PARIS — Molly Ringwald makes her restaurant entrance wearing a simple beige raincoat and a bewildered expression. She has been a Parisienne for two years now, and the gawky, sensual charm that marked her as an ingenue has been displaced by an unmistakable sophistication. The famous bee-stung lips are there, painted red, but the fiery bob of hair is gone — though she’s thinking of fixing that.

“Sue Mengers — you know, the ex-superagent — called and said, ‘Dye your hair back to red, you’re starting to look mousy!”‘ she says as she pulls at her brown locks and laughs.

Ringwald is hardly mousy. When she opens her coat, an hourglass figure is revealed. But she’s not totally at ease with her curves. “I’m jealous of all the waifs because I’ll never be one,” she says. “The funny thing is, I couldn’t be further from them; I love to eat and drink.”

And asking the waiter for red wine, she shows off the smile that’s moved men from the late Kurt Cobain (whose song “Kiss, Kiss Molly’s Mouth” was inspired by her) to Warren Beatty. Paris appeals to Ringwald’s sensibilities these days. In Hollywood, she was no longer the fresh-faced teenage idol, and she wasn’t succeeding as a grown-up actress.
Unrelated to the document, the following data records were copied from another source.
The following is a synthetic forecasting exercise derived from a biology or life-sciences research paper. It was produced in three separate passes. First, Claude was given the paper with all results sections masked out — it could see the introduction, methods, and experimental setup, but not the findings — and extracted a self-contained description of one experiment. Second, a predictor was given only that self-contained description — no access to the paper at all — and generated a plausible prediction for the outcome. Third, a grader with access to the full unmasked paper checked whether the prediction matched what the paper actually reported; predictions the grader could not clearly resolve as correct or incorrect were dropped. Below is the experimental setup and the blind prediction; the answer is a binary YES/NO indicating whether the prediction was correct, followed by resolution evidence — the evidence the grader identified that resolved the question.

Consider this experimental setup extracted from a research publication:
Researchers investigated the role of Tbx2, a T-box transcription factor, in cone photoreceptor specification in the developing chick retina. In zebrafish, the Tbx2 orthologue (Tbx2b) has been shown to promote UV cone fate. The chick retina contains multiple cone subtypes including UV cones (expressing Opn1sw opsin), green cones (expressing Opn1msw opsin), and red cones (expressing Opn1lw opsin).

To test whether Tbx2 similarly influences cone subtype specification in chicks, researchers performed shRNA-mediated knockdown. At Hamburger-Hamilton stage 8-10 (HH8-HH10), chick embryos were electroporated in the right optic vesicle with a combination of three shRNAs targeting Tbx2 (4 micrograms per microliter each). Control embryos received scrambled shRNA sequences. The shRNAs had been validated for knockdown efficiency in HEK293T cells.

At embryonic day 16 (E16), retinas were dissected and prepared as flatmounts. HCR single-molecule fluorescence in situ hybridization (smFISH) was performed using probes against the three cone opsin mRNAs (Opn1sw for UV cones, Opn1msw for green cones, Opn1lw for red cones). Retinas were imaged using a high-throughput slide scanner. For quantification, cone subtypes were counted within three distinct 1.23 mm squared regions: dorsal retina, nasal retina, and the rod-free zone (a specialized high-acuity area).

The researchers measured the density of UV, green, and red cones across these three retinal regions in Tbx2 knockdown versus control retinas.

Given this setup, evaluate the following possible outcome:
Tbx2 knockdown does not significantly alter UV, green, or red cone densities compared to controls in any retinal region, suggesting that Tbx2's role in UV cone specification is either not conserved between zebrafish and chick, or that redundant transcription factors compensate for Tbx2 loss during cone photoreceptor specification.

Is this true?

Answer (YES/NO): NO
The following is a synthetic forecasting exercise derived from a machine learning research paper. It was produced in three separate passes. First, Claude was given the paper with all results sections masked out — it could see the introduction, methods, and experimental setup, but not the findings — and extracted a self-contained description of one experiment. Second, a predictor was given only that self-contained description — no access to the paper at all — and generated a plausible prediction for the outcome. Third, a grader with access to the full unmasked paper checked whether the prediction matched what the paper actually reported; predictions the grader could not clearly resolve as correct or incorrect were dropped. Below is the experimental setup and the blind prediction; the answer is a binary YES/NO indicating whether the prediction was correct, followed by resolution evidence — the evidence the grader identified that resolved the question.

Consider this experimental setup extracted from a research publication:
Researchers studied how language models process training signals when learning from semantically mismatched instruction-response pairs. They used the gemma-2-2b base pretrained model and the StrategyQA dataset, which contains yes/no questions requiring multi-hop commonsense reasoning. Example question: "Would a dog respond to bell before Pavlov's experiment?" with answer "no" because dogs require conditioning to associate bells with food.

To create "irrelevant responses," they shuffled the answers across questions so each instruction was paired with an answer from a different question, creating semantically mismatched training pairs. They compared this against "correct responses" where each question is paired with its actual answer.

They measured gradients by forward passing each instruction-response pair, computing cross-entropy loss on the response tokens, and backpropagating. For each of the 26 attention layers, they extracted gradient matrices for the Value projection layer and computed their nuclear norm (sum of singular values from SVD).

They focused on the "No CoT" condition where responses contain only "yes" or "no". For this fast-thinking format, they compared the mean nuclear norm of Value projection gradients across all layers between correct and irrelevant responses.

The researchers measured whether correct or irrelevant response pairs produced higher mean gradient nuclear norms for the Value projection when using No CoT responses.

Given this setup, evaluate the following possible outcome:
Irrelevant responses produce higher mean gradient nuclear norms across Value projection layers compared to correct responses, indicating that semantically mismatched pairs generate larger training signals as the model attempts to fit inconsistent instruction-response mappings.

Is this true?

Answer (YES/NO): NO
She’d decided to sell her Mulholland Drive house and move to New York or Seattle, when the chance came up to work in France on a TV movie called “Face the Music.” She grabbed it.

Two months later, Ringwald fell madly in love, which confirmed her impression that “the gods were wanting me to stay in France.” The gods’ gift was 30-year-old journalist Valery Lameigniere, a writer with a passion for bullfighting with whom she now shares an apartment in the Marais district. Scripts are coming in, and the film “Seven Sundays” — a film shot in Florida with Rod Steiger and Thierry Lhermitte — comes out in September.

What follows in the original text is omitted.